30

fopen is failing when I try to read in a very moderately sized file in PHP. A 6 meg file makes it choke, though smaller files around 100k are just fine. i've read that it is sometimes necessary to recompile PHP with the -D_FILE_OFFSET_BITS=64 flag in order to read files over 20 gigs or something ridiculous, but shouldn't I have no problems with a 6 meg file? Eventually we'll want to read in files that are around 100 megs, and it would be nice be able to open them and then read through them line by line with fgets as I'm able to do with smaller files.

What are your tricks/solutions for reading and doing operations on very large files in PHP?

Update: Here's an example of a simple codeblock that fails on my 6 meg file - PHP doesn't seem to throw an error, it just returns false. Maybe I'm doing something extremely dumb?

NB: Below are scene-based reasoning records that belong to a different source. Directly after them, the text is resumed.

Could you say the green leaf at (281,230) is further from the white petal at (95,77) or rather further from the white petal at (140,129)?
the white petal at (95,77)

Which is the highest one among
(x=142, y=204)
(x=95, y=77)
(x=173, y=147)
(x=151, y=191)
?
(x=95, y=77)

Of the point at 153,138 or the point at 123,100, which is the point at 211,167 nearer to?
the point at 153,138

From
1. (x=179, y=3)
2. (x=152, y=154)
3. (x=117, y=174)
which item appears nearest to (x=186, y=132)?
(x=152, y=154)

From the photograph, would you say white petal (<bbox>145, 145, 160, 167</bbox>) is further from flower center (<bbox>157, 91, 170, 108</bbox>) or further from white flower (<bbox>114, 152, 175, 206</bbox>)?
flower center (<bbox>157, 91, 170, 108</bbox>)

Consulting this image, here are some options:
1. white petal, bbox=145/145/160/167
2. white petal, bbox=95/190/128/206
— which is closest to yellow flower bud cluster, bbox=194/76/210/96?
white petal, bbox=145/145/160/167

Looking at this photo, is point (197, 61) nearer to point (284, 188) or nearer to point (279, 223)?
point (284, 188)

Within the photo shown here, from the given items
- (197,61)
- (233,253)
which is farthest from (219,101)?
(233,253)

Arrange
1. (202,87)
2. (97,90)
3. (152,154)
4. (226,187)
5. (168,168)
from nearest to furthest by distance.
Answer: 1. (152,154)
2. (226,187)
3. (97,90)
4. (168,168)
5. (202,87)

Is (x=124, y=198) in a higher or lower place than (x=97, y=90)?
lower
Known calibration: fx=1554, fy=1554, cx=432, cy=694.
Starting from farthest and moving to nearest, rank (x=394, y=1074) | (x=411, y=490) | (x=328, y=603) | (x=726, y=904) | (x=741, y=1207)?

$rawfile = "mediumfile.csv";

if($file = fopen($rawfile, "r")){  
  fclose($file);
} else {
  echo "fail!";
}

Another update: Thanks all for your help, it did turn out to be something incredibly dumb - a permissions issue. My small file inexplicably had read permissions when the larger file didn't. Doh!

Alive to die - Anant
  • 70,531
  • 10
  • 51
  • 98
  • Are you just trying to pass the file thru? ie. Download? Or are you actually parsing the data in the files for some purpose? Thx. – DreamWerx Oct 02 '08 at 13:21
  • it should not fail without generating a warning / error. Please turn all errors on with error_reporting(E_ALL) and make sure display_errors are set to on to show in your browser, or check your webservers error log. – Philip Reynolds Oct 02 '08 at 13:54

8 Answers8

57

Are you sure that it's fopen that's failing and not your script's timeout setting? The default is usually around 30 seconds or so, and if your file is taking longer than that to read in, it may be tripping that up.

Another thing to consider may be the memory limit on your script - reading the file into an array may trip over this, so check your error log for memory warnings.

If neither of the above are your problem, you might look into using fgets to read the file in line-by-line, processing as you go.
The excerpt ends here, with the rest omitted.